Dr. Ferryman also asked about barriers to adopting governance solutions. Dr. Hightower described the biggest challenge as a sense of overwhelm, particularly at smaller systems that see what large academic centers have built and conclude they lack the resources to even begin. HAIRA's answer: start with one person, embed governance in procurement, and ask the four core questions every time. That alone is actionable at Level 1.

On whether AI has changed her core view of health equity, Dr. Hightower said it has not. The fundamental concept, providing each individual what they need to achieve the best outcome for them, remains the same. AI is a tool to get there. Dr. Ferryman added an important observation: AI is amplifying existing institutional-level inequities, where differences in organizational resources are not new, but AI adoption is making those differences more consequential and more visible.

From the Floor: drift, transparency, de-skilling, and liability

Kimberly Peairs, who works on AI oversight and governance, asked how organizations should re-evaluate AI products after deployment: when to check for drift, how to scale monitoring across a portfolio. Dr. Hightower was candid: no system has fully figured this out. The most sophisticated monitoring exists for internally developed models, where teams have access to the full lifecycle. For vendor products and platform-embedded models, the monitoring and retirement question remains largely unsolved. "You haven't missed anything," she told Peairs.

Valerie Smothers raised vendor transparency, describing a frustrating pattern: asking vendors for model cards and being told "we have one, we're not going to show it to you." Dr. Hightower acknowledged that the real leverage is during procurement, especially with smaller vendors. With larger vendors and existing platforms, the stickiness of sunk costs reduces bargaining power. Provider coalitions have tried to band together for collective leverage, but she noted that even these coalitions now face political pressure, being characterized as anti-trust or anti-innovation.

Stuart Ray raised the risk of de-skilling and automation bias. He distinguished between AI that alerts clinicians (lower risk if clinicians maintain their detection skills) and AI that directly allocates resources (higher risk). Dr. Hightower pointed to a gastroenterology study showing that residents, the next generation, de-skilled fastest in polyp detection when relying on AI. She also cited prostate cancer detection work showing that when models are designed with equity in mind up front, they can actually reduce disparities, suggesting that equity-centered design could be part of the solution to de-skilling concerns.

Lydia Fisher asked about the key levers for getting institutions to readiness. Dr. Hightower said the biggest barrier is a sense of overwhelm, not the actual resources required. HAIRA's message to small systems: you only need one person and a set of standard procurement questions to start at Level 1.

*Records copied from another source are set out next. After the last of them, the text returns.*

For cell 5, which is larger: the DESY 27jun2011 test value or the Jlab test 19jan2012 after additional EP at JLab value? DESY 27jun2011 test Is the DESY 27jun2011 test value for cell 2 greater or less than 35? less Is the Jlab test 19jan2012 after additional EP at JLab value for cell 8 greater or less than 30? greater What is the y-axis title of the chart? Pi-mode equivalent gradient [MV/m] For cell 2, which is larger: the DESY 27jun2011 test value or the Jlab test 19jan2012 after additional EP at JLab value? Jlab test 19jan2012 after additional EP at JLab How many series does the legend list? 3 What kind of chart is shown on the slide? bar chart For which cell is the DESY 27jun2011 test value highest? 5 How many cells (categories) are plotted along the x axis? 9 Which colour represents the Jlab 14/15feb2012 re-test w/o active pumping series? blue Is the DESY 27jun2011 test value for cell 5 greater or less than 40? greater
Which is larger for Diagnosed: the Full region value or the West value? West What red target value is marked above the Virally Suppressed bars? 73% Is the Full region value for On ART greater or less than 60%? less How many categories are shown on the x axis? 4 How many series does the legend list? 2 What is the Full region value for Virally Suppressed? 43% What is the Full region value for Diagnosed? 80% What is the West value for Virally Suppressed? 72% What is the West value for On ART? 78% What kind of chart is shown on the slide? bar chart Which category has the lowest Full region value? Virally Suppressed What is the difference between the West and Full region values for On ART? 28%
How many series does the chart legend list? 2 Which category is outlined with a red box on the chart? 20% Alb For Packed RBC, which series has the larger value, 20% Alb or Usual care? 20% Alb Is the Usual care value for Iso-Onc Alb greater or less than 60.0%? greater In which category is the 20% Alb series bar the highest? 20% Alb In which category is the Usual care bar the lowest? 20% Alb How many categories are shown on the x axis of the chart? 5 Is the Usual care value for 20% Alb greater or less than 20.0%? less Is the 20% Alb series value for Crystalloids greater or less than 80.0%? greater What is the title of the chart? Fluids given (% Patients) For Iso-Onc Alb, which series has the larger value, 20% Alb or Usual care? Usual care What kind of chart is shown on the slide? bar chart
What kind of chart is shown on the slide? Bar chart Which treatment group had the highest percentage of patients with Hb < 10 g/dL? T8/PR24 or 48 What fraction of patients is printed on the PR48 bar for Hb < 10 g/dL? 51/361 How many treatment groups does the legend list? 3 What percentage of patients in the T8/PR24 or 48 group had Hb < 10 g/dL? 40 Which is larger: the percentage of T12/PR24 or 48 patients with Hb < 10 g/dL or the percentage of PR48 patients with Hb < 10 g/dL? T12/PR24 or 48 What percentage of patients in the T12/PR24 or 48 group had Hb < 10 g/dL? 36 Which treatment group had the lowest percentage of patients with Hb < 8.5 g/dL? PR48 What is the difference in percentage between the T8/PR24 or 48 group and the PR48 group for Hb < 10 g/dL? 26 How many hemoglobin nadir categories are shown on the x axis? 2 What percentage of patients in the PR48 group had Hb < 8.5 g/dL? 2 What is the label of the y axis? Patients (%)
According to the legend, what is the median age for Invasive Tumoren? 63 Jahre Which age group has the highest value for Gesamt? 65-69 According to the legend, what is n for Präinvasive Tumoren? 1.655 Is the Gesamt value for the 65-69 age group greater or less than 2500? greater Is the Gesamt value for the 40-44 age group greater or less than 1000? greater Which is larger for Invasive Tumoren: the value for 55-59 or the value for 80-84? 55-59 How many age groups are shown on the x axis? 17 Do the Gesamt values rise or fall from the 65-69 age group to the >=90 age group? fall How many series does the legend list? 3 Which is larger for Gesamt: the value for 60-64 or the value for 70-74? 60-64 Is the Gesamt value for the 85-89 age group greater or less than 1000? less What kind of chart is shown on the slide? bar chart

Caroline Popper, a Hopkins-trained physician who is also an attorney in the AI space, asked about liability apportionment as AI products morph into services. Dr. Hightower was direct: under the current legal framework, virtually all liability falls on the institution and the provider, not the vendor. Popper offered an optimistic counterpoint: two recent landmark cases held Tesla liable even when a driver was in the autonomous vehicle, and there is growing discussion about applying that precedent to healthcare AI. Tinglong noted this as an important development worth following.